Commonwealth Games and the upheaval in common lives

neha

Neha Sethi | September 27, 2010


Maids who make Gurgaon livable for the residents of its high-rises are being forced out of the city.
Maids who make Gurgaon livable for the residents of its high-rises are being forced out of the city.

Meena, 40, has been living and working in Gurgaon for more than 10 years. She hails from Chhapra in Bihar but Gurgaon is home to her now. Bihar is just where she goes to meet her relatives not more than once a year. She is as much a resident of Gurgaon as her posh neighbours who populate the plush condominiums and penthouses.

Yet, the local police is out to label her an outsider. She is not alone. The police has been harassing lakhs of labourers like her who work as maids, drivers, guards and cleaners, and make Gurgaon liveable for the others. Most of them belong to states like Bihar and West Bengal. Suddenly all of them have come to comprise a possible 'security threat' to the upcoming Commonwealth Games.

The police is asking them to prove their identity by furnishing their voter identity cards. “Though I have my voter identity card, many others do not, and they are having a tough time these days,” says Meena. She lives in a building which is home to 40-45 other people like her. “There were five boys and a woman who were told by the police to leave Gurgaon for a month. They had no choice but to leave a few days ago,” she adds.

Meena says the ones living in slums are facing more problems than the ones living in other areas. Dheeraj, 45, who works as a cleaner in the Sushant Lok area was told to go to Bihar for a month by the police. “He came on Sunday to take his salary and said that he would be coming back only after a month now,” Indu Khanna, his employer said.

There have been various reports of the police having taken hordes of people to the railway stations, put them on trains and told them to return only by November. Meena says many of them will not have money to sustain their families without work and money for a month. “Almost all of them earn enough only to feed their families. How will they eat during this month?” she asks.
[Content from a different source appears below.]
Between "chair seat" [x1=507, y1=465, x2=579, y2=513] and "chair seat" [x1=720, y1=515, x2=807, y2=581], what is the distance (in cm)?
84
Most of them are hoping that September 30 will be the last day the police sends people back but this doesn’t seem to be the end of their problems. “We have also heard that the police might not let us go to work from October 3 even though they have allowed us to stay back,” says Meena. She says she has heard rumours about policemen being deployed in their area to not let any of them go to work. “But I won’t let them stop me. I have a voter identity card and my employer needs me,” she says confidently.